[EXERCISE DESCRIPTION]
Transcribe the passage on functional fitness from "A question for" up to and including "or dead lifting.".

A question for the doctors that prescribes no squatting or dead lifting is how do you get on and off a chair?  If you drop something on the ground, how do you pick it up? By squatting or dead lifting.

If individuals have been injured from squatting or dead lifting, it’s because they haven’t been taught how to do the movements correctly, lifted more than they should, or did not maintain mid-line stability, which generally transfers into hurting the back.

Core is everything!  All functional movements begin from the core (mid-line stability).  The core acts like the bridge connecting different body parts to each other.  If you don’t have a tight core, you will probably hurt your back.  I don’t mean doing a hundred crunches to make your core tight.  I mean learning to consciously activate your core during multi-joint movements (ex. Squat to overhead press, dead lifting, carrying large loads)

What things should you watch for that AREN’T functional fitness?

  • A class that again doesn’t teach squats, dead lifting, shoulder pressing, cleans, multi-joint exercises, and fails to demonstrate how to perform these movements without the knowledge of mid-line stability.
  • Be careful which equipment trainers use.  Just because a class uses bosu balls doesn’t mean its functional training?  Do you balance on wobbly surfaces in real life?  If you do, probably not during the majority of your day.

[GIVEN DATA]

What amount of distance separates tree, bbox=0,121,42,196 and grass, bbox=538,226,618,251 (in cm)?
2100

[TASK OUTPUT]
A question for the doctors that prescribes no squatting or dead lifting is how do you get on and off a chair?  If you drop something on the ground, how do you pick it up? By squatting or dead lifting.